- Opening Delimiter -

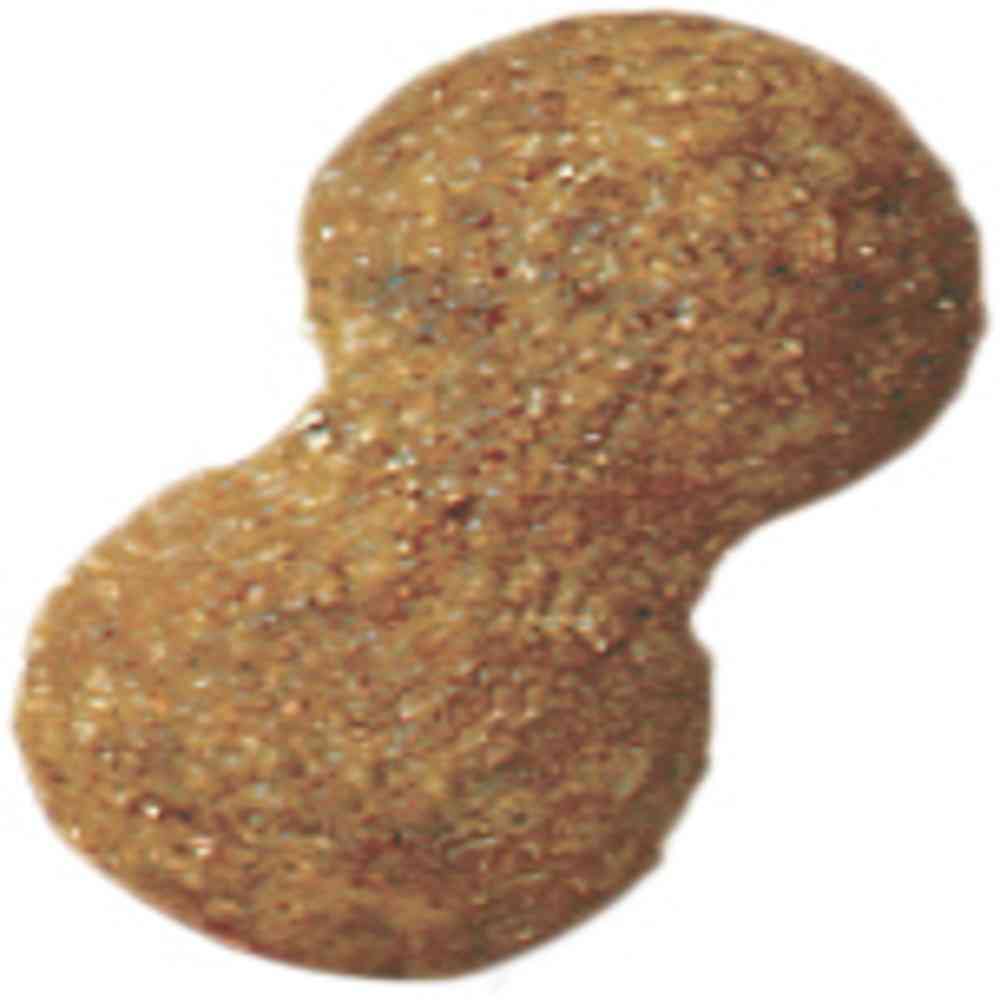 マースジャパンリミテッド プロマネージ 成犬用 減量したい犬用 1.4kg - Image 10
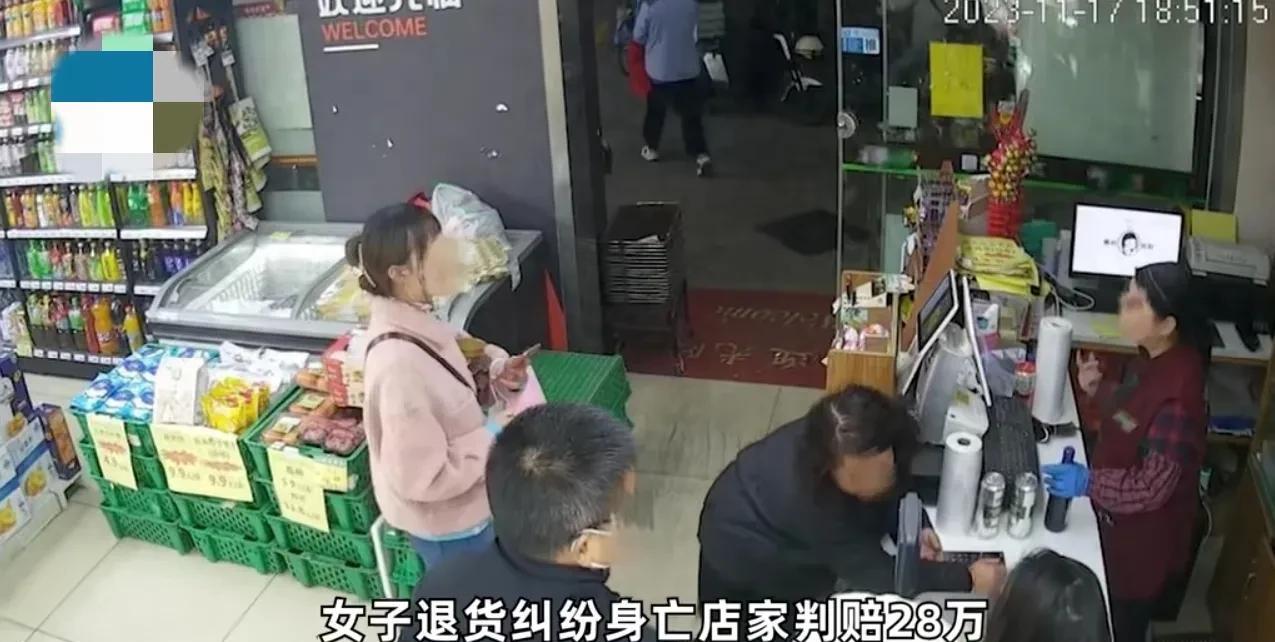 赔的有点多。上海47岁的刘女士因退货与店员发生争执，店员让刘女士去垃圾桶里翻购物
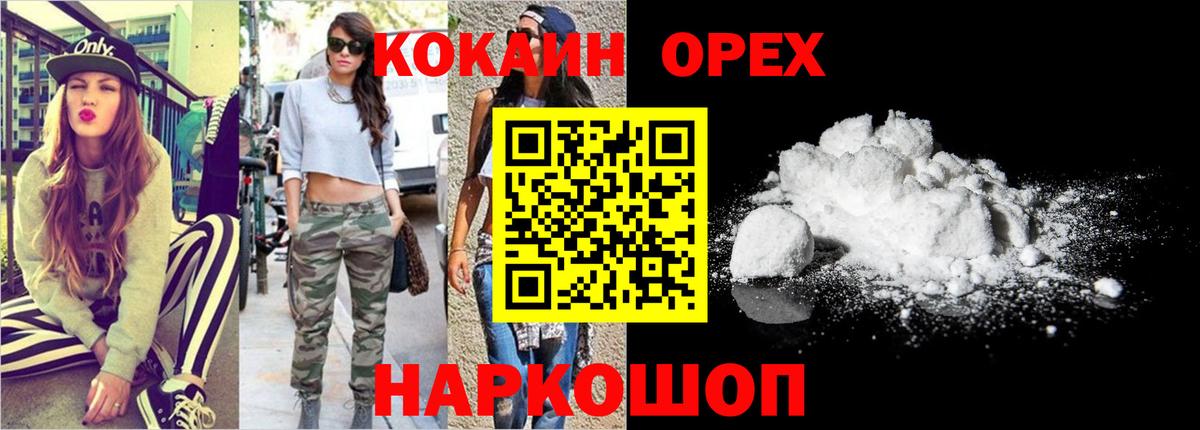 КОКАИН 97%  Вход с VPN  КОКАИН FishScale  Ижевск 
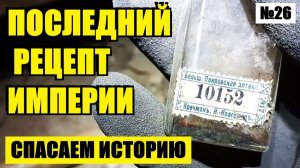 СЮРПРИЗЫ СТАРОЙ ПОДСЫПКИ: БЕРЕГИТЕ ПАЛЬЦЫ! №26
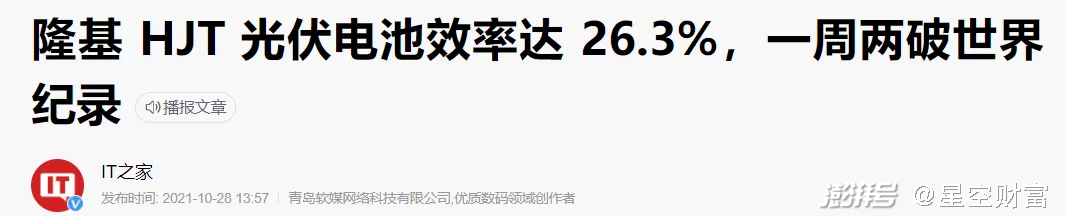 隆基打破记录（IT之家）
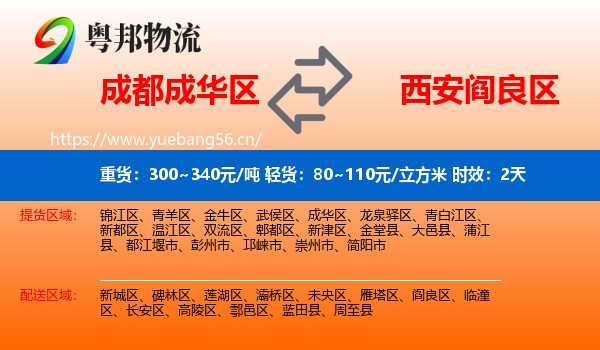 成都成华区到阎良区物流专线名片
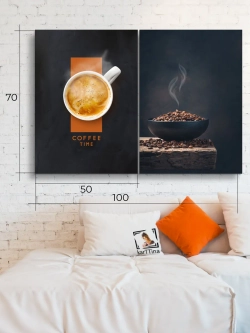 Картина Свежесть обжарки модульная 50x70см 2шт.
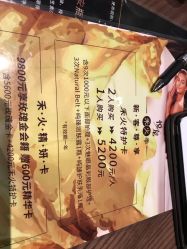 -丽妍雅集 Rubis SPA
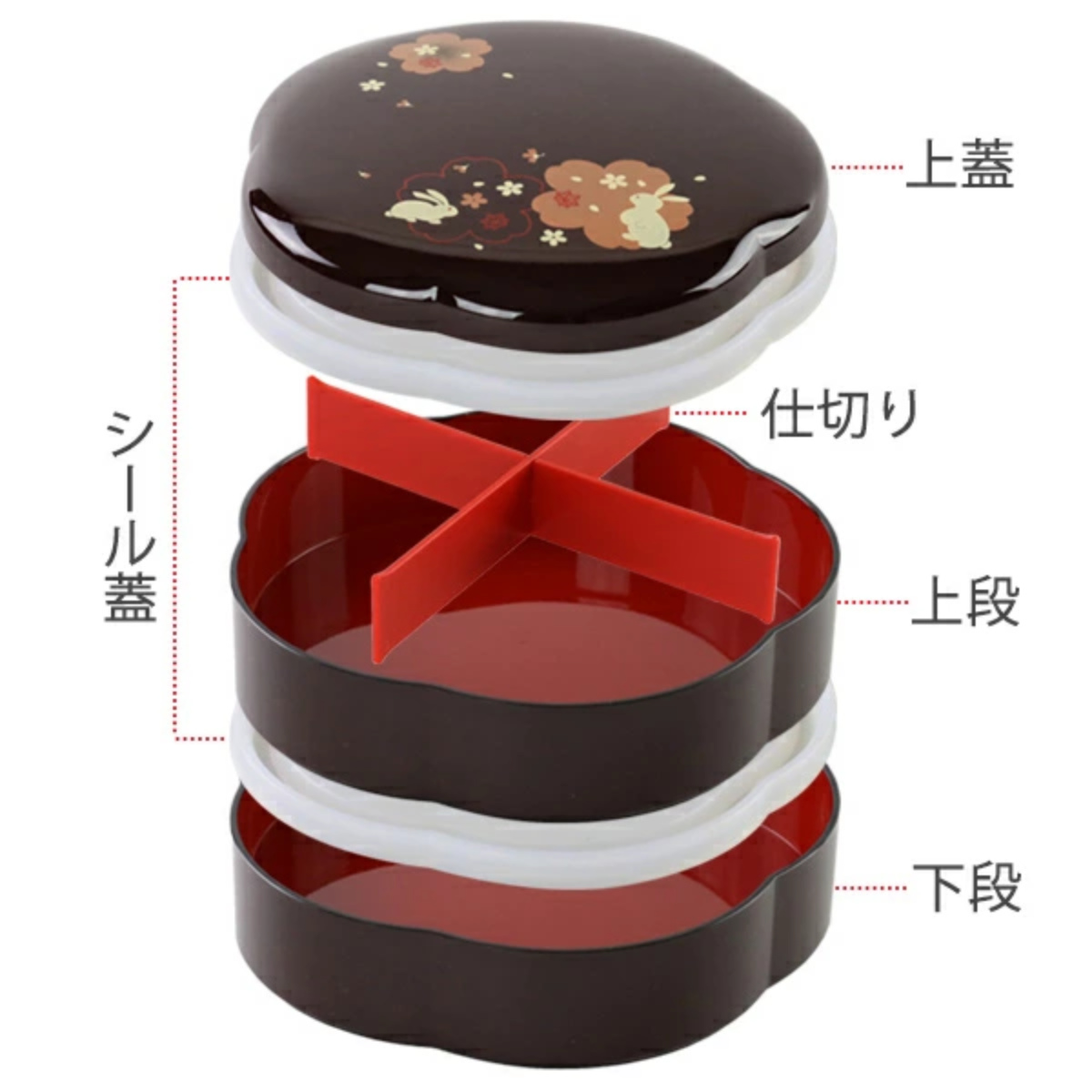 宮本産業 お弁当箱 6.5梅型オードブル 溜 夢春秋 シール蓋付 1800ml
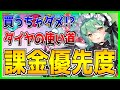 ⚓️アズールレーン⚓️買っちゃダメ!?『課金優先度』まとめ!初心者向け「ダイヤの使い道」を紹介!ショップアイテムを一挙解説!推しへの投資は最優先です。【アズレン/Azur Lane/碧蓝航线】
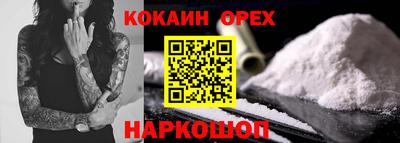 прущий лед Кулебаки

- Closing Delimiter -

● **Task details**: Leaving out all pictures, retype exactly the lines that run from the one containing "赔的有点多。上海47岁的刘女" through the last line of the material.

● **Solution for this task**:
 赔的有点多。上海47岁的刘女士因退货与店员发生争执，店员让刘女士去垃圾桶里翻购物
 КОКАИН 97%  Вход с VPN  КОКАИН FishScale  Ижевск 
 СЮРПРИЗЫ СТАРОЙ ПОДСЫПКИ: БЕРЕГИТЕ ПАЛЬЦЫ! №26
 隆基打破记录（IT之家）
 成都成华区到阎良区物流专线名片
 Картина Свежесть обжарки модульная 50x70см 2шт.
 -丽妍雅集 Rubis SPA
 宮本産業 お弁当箱 6.5梅型オードブル 溜 夢春秋 シール蓋付 1800ml
 ⚓️アズールレーン⚓️買っちゃダメ!?『課金優先度』まとめ!初心者向け「ダイヤの使い道」を紹介!ショップアイテムを一挙解説!推しへの投資は最優先です。【アズレン/Azur Lane/碧蓝航线】
 прущий лед Кулебаки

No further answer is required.